#### EXERCISE AIM:
Locate every line in the records below that contains the word "guineafowl", and copy each one.

══ INFORMATION SUPPLIED ══

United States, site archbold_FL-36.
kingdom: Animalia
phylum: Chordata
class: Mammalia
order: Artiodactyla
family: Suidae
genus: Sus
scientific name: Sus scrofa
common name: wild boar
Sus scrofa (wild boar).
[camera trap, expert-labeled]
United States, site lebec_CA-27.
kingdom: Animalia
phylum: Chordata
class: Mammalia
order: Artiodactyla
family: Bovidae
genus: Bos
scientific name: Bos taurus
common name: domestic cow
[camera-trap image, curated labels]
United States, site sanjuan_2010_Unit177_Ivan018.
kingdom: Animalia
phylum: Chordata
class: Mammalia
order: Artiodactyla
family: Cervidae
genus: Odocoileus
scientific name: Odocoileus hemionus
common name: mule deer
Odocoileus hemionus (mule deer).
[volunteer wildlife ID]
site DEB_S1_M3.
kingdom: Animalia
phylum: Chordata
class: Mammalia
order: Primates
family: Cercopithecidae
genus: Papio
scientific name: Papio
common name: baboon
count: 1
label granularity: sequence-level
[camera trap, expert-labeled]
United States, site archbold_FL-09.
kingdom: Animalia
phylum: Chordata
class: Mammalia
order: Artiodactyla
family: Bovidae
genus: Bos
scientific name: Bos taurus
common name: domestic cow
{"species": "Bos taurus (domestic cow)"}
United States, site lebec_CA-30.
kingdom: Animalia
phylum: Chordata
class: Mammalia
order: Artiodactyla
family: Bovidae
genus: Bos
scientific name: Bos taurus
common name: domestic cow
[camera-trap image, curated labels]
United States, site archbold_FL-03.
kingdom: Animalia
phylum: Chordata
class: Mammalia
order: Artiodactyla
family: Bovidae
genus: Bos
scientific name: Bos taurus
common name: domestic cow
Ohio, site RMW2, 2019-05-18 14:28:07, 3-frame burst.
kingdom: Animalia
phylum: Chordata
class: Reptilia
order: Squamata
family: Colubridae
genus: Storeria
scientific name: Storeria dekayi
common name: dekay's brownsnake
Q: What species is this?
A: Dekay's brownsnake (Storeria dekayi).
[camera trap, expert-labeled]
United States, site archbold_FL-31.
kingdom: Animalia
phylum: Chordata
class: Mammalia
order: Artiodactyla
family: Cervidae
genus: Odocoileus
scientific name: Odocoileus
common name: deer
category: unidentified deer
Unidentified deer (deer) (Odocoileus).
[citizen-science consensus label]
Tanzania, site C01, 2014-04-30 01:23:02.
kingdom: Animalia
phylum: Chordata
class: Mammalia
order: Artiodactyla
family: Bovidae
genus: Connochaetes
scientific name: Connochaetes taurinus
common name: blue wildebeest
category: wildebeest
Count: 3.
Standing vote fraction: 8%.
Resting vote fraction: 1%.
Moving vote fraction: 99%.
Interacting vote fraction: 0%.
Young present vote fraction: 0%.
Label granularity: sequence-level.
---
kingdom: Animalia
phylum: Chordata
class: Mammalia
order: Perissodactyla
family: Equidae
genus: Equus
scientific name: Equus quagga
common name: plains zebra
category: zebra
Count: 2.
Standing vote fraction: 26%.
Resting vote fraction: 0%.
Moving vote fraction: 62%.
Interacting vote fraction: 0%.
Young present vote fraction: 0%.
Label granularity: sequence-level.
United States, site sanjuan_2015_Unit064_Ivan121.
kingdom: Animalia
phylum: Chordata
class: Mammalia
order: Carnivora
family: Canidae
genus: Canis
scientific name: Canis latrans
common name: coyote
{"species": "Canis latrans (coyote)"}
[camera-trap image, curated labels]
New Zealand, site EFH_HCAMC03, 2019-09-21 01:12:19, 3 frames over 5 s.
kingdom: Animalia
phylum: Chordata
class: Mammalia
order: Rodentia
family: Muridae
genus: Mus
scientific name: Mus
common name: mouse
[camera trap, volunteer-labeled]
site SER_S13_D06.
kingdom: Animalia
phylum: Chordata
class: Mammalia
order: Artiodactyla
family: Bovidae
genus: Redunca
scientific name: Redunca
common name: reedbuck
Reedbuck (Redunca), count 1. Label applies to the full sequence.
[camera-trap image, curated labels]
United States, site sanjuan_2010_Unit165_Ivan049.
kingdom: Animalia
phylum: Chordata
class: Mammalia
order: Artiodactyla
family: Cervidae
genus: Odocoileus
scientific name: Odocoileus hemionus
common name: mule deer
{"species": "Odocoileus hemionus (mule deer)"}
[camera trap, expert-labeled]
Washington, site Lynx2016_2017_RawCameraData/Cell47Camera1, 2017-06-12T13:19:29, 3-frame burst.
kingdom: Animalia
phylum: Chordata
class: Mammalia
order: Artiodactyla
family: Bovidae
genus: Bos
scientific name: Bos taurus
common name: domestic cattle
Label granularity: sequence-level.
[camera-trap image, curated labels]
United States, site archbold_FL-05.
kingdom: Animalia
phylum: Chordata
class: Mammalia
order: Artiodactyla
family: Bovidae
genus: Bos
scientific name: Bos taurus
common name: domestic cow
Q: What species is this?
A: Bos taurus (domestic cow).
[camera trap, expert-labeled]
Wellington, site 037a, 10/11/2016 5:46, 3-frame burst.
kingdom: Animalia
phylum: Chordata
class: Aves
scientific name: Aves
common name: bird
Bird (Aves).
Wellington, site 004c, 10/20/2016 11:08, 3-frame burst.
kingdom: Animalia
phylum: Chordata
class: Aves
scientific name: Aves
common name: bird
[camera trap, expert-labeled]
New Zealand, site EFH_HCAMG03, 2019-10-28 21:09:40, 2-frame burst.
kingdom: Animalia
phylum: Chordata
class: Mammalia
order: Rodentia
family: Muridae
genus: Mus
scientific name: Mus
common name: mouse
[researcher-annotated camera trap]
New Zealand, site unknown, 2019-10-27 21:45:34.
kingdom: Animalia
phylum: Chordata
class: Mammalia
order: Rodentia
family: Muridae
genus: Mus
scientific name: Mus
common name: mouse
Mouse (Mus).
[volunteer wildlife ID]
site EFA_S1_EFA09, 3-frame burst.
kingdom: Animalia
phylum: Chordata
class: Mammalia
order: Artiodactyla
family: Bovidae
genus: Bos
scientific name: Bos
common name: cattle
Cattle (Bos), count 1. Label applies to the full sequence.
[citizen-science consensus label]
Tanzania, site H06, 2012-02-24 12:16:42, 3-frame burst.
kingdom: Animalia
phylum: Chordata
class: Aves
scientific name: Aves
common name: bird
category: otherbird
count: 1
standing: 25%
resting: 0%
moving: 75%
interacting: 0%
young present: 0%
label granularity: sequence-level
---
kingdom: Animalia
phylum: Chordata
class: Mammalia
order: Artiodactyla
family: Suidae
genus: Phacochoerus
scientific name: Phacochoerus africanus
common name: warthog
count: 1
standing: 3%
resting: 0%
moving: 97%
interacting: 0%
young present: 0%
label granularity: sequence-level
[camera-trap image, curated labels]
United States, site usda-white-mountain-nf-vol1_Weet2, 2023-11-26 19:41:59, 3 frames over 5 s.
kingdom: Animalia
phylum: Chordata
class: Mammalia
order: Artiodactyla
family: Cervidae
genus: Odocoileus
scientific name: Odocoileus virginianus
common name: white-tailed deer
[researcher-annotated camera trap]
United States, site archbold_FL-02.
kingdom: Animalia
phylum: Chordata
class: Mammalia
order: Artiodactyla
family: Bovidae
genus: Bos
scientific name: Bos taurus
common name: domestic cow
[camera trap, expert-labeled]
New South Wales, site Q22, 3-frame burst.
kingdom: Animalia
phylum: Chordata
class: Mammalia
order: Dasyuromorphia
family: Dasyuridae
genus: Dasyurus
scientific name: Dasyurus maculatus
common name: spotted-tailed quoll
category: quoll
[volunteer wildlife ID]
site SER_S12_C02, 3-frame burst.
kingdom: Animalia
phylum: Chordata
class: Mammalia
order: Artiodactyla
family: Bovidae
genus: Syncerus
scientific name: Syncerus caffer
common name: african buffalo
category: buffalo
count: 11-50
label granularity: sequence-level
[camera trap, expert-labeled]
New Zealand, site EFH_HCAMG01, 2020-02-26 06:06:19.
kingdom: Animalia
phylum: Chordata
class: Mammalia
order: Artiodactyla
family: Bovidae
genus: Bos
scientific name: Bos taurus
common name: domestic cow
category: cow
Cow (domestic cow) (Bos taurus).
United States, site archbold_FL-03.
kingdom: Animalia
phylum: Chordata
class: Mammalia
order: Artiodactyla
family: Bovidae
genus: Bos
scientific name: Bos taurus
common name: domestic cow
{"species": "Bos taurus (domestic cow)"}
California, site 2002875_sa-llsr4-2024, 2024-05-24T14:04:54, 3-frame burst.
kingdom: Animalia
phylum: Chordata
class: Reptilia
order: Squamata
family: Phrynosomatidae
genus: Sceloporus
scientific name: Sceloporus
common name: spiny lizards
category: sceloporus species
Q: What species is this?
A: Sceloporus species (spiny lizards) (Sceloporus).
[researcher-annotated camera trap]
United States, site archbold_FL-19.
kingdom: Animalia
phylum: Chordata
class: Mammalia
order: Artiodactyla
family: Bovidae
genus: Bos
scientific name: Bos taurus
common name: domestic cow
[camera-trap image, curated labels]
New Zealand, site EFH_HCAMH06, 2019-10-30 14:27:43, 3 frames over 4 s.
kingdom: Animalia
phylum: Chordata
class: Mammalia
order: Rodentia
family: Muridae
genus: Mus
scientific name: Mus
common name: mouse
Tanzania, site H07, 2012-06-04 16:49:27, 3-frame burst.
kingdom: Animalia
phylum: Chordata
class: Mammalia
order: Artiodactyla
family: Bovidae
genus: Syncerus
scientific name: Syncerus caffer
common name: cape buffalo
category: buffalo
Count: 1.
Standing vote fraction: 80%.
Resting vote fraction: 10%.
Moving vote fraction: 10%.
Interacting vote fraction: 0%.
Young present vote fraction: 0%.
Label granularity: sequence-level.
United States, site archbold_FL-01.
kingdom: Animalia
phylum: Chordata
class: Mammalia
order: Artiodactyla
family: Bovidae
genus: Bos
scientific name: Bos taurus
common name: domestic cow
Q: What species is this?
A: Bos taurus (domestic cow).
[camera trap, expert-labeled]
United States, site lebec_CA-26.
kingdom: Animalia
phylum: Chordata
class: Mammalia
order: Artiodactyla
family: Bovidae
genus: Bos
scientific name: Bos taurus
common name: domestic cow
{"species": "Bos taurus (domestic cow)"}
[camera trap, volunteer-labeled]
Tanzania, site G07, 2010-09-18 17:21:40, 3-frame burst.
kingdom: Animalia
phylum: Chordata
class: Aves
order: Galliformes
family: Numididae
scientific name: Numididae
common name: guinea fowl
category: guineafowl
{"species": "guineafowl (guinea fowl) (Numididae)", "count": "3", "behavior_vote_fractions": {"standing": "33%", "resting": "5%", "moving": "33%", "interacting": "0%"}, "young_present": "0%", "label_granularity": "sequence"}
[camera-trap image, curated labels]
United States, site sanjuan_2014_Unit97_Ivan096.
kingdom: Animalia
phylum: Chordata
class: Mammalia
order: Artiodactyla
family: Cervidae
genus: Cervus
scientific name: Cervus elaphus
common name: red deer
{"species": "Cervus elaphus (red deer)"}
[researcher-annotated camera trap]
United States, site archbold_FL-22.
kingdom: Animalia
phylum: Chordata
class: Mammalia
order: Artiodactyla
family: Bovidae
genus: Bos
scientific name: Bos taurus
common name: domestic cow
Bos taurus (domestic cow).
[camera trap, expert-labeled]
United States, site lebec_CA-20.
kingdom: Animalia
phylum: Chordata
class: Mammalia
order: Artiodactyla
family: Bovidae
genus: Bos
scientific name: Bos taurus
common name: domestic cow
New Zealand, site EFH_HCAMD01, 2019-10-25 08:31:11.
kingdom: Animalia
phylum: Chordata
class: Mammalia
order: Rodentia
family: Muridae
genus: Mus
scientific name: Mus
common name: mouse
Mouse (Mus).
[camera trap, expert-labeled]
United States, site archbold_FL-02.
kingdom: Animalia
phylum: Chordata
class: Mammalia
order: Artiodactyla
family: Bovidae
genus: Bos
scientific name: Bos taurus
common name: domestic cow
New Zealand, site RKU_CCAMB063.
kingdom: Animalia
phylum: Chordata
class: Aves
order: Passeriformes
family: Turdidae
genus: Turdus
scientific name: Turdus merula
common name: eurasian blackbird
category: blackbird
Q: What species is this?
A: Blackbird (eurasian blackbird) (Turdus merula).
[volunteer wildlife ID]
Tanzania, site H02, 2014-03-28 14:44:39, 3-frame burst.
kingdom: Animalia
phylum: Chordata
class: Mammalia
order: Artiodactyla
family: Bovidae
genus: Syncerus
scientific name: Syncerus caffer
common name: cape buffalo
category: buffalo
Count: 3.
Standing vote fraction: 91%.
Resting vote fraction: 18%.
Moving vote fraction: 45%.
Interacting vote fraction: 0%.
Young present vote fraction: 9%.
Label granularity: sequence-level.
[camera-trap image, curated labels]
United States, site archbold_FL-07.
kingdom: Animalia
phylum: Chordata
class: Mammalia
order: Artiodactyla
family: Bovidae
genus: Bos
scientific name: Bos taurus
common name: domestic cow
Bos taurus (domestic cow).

═══

#### RESPONSE AREA:
category: guineafowl
{"species": "guineafowl (guinea fowl) (Numididae)", "count": "3", "behavior_vote_fractions": {"standing": "33%", "resting": "5%", "moving": "33%", "interacting": "0%"}, "young_present": "0%", "label_granularity": "sequence"}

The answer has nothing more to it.